In C. Verrem
Cicero, Marcus Tullius
Cicero. The Orations of Marcus Tullius Cicero, Volume 1. Yonge, Charles Duke, translator. London: Bell, 1903.
And learn this also from the public testimony of the Tissans. [The public testimony of the Tissans is read.] Is it only obscurely, O judges, that the praetor himself is the farmer, when his officers exact corn from the cities, levy money on them, take something more as a compliment for themselves than they are to pay over to the Roman people under the name of tenths? This was your idea of equity in your command—this was your idea of the dignity of the praetor, to make the slaves of Venus the lords of the Sicilian people. This was the line drawn, these were the distinctions of rank, while you were the praetor, that the cultivators of the soil were to be considered in the class of slaves, the slaves in the light of farmers of the revenue.

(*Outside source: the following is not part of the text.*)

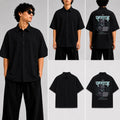 Jugaad Unisex Oversized Shirt for man & women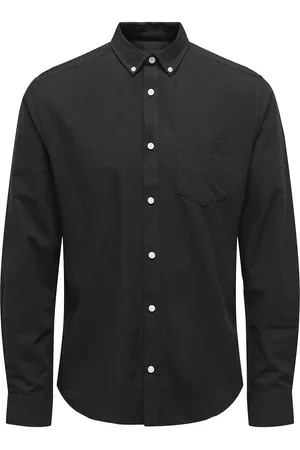 Only & Sons Onsalvaro Slim Ls Oxford Shirt Noos Frml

What more shall I say? Were not the wretched people of Amestratus, after such vast tenths had been imposed upon them, that they had nothing left for themselves, still compelled to pay money besides? The tenths are knocked down to Marcus Caesius in the presence of deputies from Amestratus and Heraclius, one of their deputies, is compelled at once to pay twenty-two thousand sesterces. What is the meaning of this? What is the meaning of this booty? of this violence? of this plundering of the allies? If Heraclius had been commissioned by his senate to purchase the tenths, he would have purchased them; if he was not, how could he pay money of his own accord? He reports to his fellow citizens that he has paid Caesius this money. Learn his report from his letters.

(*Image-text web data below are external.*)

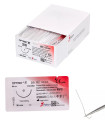 Fil De Suture Résorbable 4/0  OPTIME R Boîte de 36 - fil, sachet et boîte - Direct Médical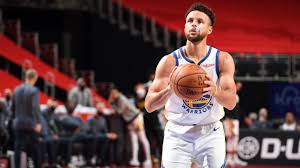 Stephen curry of the golden state warriors shoots a free throw against the boston celtics on january 26, 2019 at the. Warriors Steph Curry On Historic Pace Shooting From Free Throw Line Rsn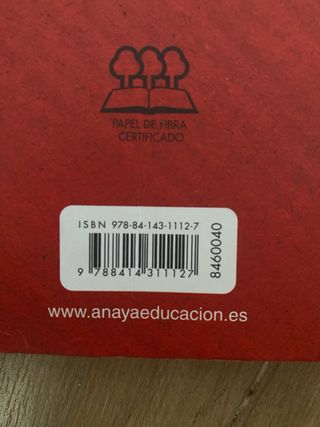 Matemáticas I.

Read extracts from the public letters. [The public letters are read.] By what decree of the senate was this permission given to the deputy? By none. Why did he do so? He was compelled. Who says this? The whole city. Read the public testimony. [The public testimony is read.] By the same evidence you see that there was extorted from the same city in the second year a sum of money in a similar manner, and given to Sextus Vennonius. But you compel the Amestratines, needy men, after you have sold their tenths for eight hundred medimni to Banobalis, a slave of Venus, (just notice the names of the farmers,) to add more still as a compliment, than they had been sold for, though they had been sold at a high price. They gave Banobalis eight hundred medimni of wheat, and fifteen hundred sesterces. Surely that man would never have been so senseless, as to allow more corn to be given out of the domain of the Roman people to a slave of Venus than to the Roman people itself, unless all that plunder had, under the name of the slave, come in reality to himself.
The people of Petra, though their tenths had been sold at a high price, were, very much against their will, compelled to give thirty-seven thousand sesterces to Publius Naevius Turpio, a most infamous man, who was convicted of assault while Sacerdos was praetor. Did you sell the tenths so carelessly, that, when a medimnus cost fifteen sesterces, and when the tenths were sold for three thousand medimni, that is, for forty-five thousand sesterces, still three thousand sesterces could be given to the farmer as a compliment? “Oh, but I sold the tenths of that district at a high price” he boasts, forsooth, not that a compliment was given to Turpio, but that money was taken from the Petrans.
What shall I say next? The Halicyans, the settlers among whom pay tenths, themselves have their lauds free from taxes. Were not they also compelled to give to the same Turpio fifteen thousand sesterces, when their tenths had been sold for a hundred medimni? If, as you are especially anxious to do, you could prove that these compliments all went to the farmers, and that none of them reached you, still these sums, taken and extorted as they were by your violence and injustice, ought to ensure your conviction; but, as you cannot persuade any one that you were so foolish as to wish Apronius and Turpio, two slaves, to become rich at your own risk and that of your children, do you think that any one will doubt that through the instrumentality of those emissaries all this money was really procured for you?
Again, Symmachus, a slave of Venus, is sent as farmer to Segesta, a city exempt from such taxes; he brings letters from Verres, to order the cultivators to appear in a court of some other city than their own, contrary to every resolution of the senate, to all their rights and privileges, and to the Rupilian law. Hear the letters which he sent to the Segestans. [The letters of Caius Verres are read.] Now learn by one bargain made with an honourable and respected man, how this slave of Venus insulted the cultivators of the soil; for there are other instances of this sort.